▸ Material provided:
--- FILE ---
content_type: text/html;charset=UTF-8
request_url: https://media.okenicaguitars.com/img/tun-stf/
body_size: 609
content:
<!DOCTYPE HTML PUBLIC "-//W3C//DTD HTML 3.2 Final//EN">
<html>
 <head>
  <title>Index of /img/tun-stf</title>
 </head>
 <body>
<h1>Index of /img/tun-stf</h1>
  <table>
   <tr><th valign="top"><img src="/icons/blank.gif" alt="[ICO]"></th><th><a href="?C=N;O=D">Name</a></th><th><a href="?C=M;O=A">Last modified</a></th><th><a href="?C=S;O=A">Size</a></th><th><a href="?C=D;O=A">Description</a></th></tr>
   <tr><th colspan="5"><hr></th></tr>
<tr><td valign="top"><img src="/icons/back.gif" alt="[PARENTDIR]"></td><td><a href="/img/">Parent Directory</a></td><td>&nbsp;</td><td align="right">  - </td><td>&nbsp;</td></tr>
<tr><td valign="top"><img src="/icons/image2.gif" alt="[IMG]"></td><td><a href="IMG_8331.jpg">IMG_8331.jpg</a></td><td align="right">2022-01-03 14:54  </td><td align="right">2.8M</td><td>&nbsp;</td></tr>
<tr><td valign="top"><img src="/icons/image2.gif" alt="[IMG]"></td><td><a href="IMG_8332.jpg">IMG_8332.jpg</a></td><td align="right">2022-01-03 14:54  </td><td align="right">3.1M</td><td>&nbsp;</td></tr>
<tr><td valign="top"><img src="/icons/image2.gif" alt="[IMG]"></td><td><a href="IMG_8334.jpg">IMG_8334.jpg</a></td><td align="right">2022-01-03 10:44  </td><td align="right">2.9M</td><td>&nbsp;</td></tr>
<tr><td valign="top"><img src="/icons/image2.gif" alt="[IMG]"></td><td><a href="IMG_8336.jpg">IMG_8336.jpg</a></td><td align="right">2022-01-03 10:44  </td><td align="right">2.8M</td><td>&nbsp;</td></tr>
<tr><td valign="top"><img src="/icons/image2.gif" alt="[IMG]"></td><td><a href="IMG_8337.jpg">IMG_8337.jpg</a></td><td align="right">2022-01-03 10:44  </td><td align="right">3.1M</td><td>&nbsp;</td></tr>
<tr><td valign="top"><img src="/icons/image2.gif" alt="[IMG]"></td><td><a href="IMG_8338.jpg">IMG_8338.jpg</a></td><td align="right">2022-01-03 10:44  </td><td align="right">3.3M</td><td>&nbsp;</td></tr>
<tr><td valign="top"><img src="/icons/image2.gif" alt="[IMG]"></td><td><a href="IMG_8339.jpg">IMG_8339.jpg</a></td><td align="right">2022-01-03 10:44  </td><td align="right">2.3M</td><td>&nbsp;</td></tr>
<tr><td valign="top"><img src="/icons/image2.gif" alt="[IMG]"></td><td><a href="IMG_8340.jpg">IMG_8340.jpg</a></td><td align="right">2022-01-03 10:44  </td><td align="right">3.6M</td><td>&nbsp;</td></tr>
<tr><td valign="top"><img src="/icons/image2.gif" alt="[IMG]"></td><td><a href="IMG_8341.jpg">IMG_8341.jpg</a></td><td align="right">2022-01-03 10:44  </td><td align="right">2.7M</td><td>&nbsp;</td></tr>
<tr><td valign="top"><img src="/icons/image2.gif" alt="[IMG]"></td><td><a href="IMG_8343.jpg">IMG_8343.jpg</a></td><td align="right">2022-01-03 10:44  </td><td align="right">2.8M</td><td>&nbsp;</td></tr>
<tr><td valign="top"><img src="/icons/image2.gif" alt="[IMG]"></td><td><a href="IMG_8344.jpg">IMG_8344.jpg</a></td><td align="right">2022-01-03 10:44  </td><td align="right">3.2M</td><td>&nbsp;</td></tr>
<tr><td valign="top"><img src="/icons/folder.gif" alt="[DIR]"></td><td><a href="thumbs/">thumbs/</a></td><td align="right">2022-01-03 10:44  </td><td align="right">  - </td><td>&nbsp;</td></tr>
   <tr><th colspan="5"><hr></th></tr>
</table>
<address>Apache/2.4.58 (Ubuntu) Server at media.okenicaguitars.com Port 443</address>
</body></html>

▸ What is required: Scan the material above for the word "okenicaguitars". Copy each line where it occurs.

▸ Solved problem:
request_url: https://media.okenicaguitars.com/img/tun-stf/
<address>Apache/2.4.58 (Ubuntu) Server at media.okenicaguitars.com Port 443</address>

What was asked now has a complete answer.